Liga Indonesia

Final Piala Asia Futsal 2026: Indonesia Tantang Iran, Hector Souto Waspadai Drama Menit Akhir

Advertisement

Tim Nasional Futsal Indonesia akan menghadapi Iran dalam partai puncak Piala Asia Futsal 2026 yang dijadwalkan berlangsung di Indonesia Arena, Jakarta, pada Sabtu (7/2/2026) pukul 19.00 WIB. Indonesia melaju ke final setelah mengalahkan Jepang dengan skor 5-3 di semifinal, sementara Iran menyingkirkan Irak dengan skor 4-2.

Iran, Sang Raksasa Futsal Asia

Iran, yang telah mengoleksi 13 gelar juara Piala Asia Futsal, berambisi menambah trofi ke-14 mereka.
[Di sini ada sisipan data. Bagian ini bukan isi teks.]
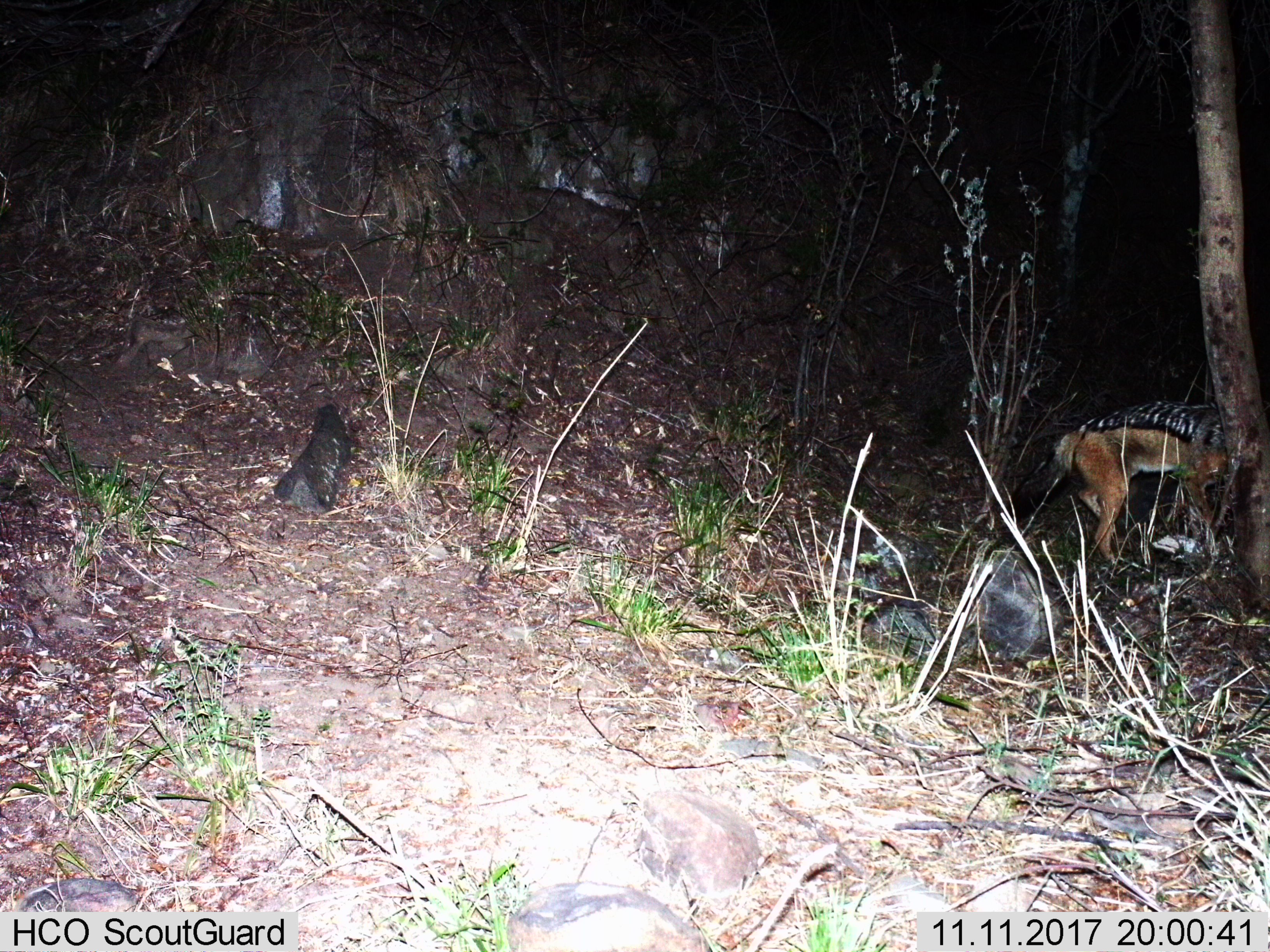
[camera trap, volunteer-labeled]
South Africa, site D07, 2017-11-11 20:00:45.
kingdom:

Tim berjuluk ‘The Lions of Persia’ ini dikenal memiliki rekor impresif dan seringkali menampilkan permainan yang membuat lawan terlena. Hal ini terlihat dalam pertandingan semifinal melawan Irak, di mana Iran sempat tertinggal sebelum akhirnya membalikkan keadaan.
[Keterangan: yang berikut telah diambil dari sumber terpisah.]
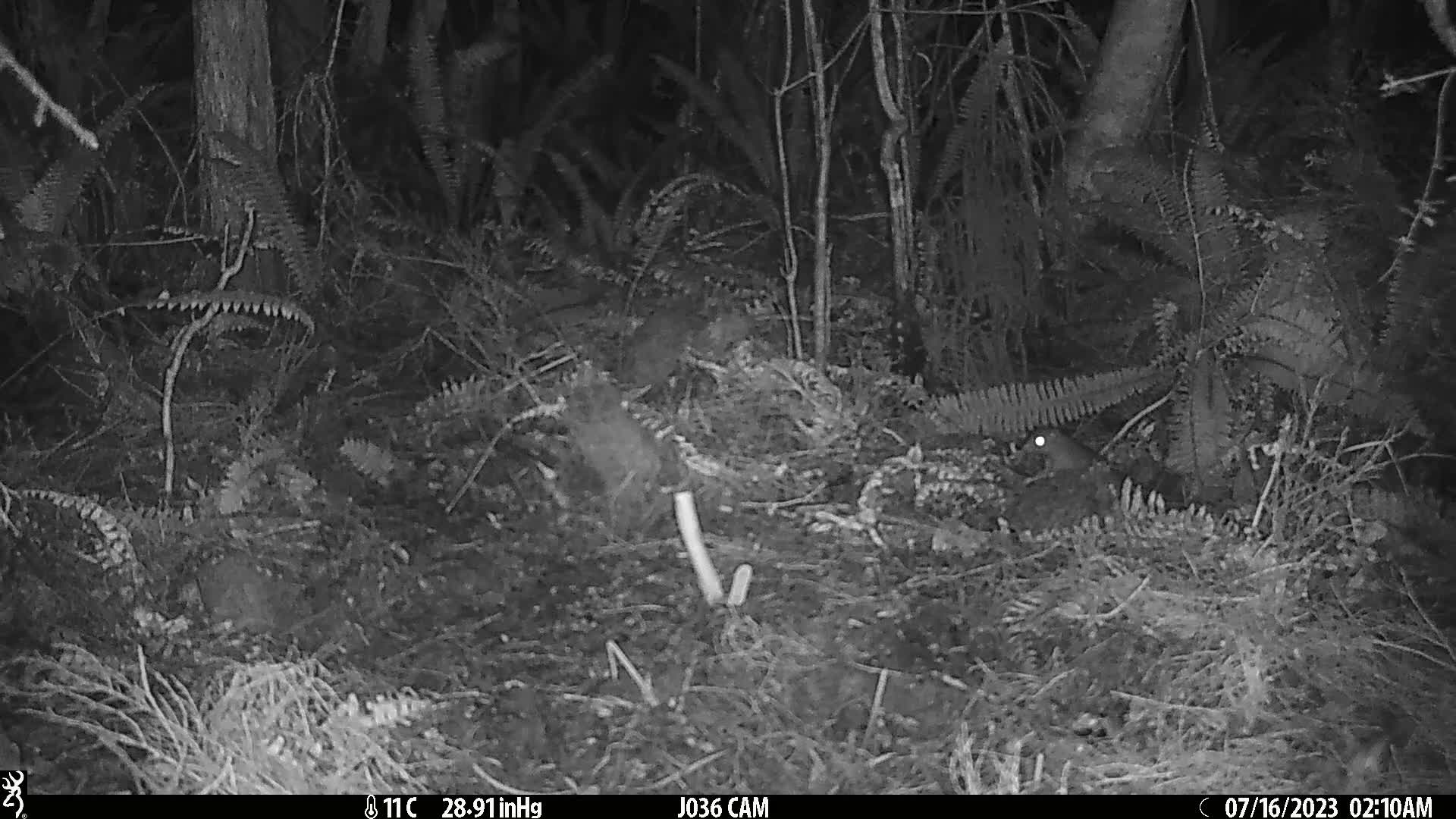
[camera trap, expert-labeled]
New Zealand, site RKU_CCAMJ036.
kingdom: Animalia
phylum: Chordata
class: Mammalia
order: Rodentia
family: Muridae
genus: Rattus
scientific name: Rattus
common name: rat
Strategi Indonesia Menghadapi Iran

Menanggapi potensi permainan Iran, Pelatih Timnas Futsal Indonesia, Hector Souto, menegaskan bahwa timnya tidak akan bermain bertahan. “Main bertahan? Tidak, kami akan melakukan yang terbaik,” ujar Hector dilansir dari situs resmi AFC Futsal Asian Cup 2026. Ia menekankan pentingnya bermain cerdas dan adaptif.

“Jadi kami tidak bisa menghadapi pertandingan dengan tangan terbuka. Kami harus bermain dengan cerdas. Dan saya pikir kami akan mencoba bermain berbeda di momen-momen berbeda dalam pertandingan tergantung pada bagaimana papan skor saat itu,” jelasnya.

Hector menambahkan bahwa timnya belum memiliki kekuatan untuk mendominasi pertandingan selama 40 menit penuh dengan satu gaya permainan. “Kami tidak bisa bermain 40 menit dengan cara yang sama. Kami tidak bisa. Kami belum memiliki kekuatan untuk melakukan itu. Kita belum memiliki kekuatan untuk mendominasi,” tuturnya.

Advertisement

Potensi Drama di Menit Akhir

Souto tidak menutup kemungkinan laga final akan menyajikan drama di menit-menit akhir. Oleh karena itu, ia meminta para pemainnya untuk tetap fokus dan berjuang hingga peluit panjang dibunyikan.

“Pertandingan selalu ditentukan di menit-menit terakhir, yang harus kami lakukan besok adalah membawa pertandingan hingga menit-menit terakhir dengan kemungkinan untuk menang. Jadi ya, tentu saja mungkin mereka akan memiliki lebih banyak energi fisik. Tetapi mungkin kami memiliki lebih banyak energi mental, karena mereka tahu mereka tidak boleh melakukan kesalahan,” paparnya.

Ia menambahkan bahwa tekanan lebih besar berada pada Iran sebagai tim langganan juara. “Tekanan ada pada mereka yang sudah langganan juara,” tutup Hector.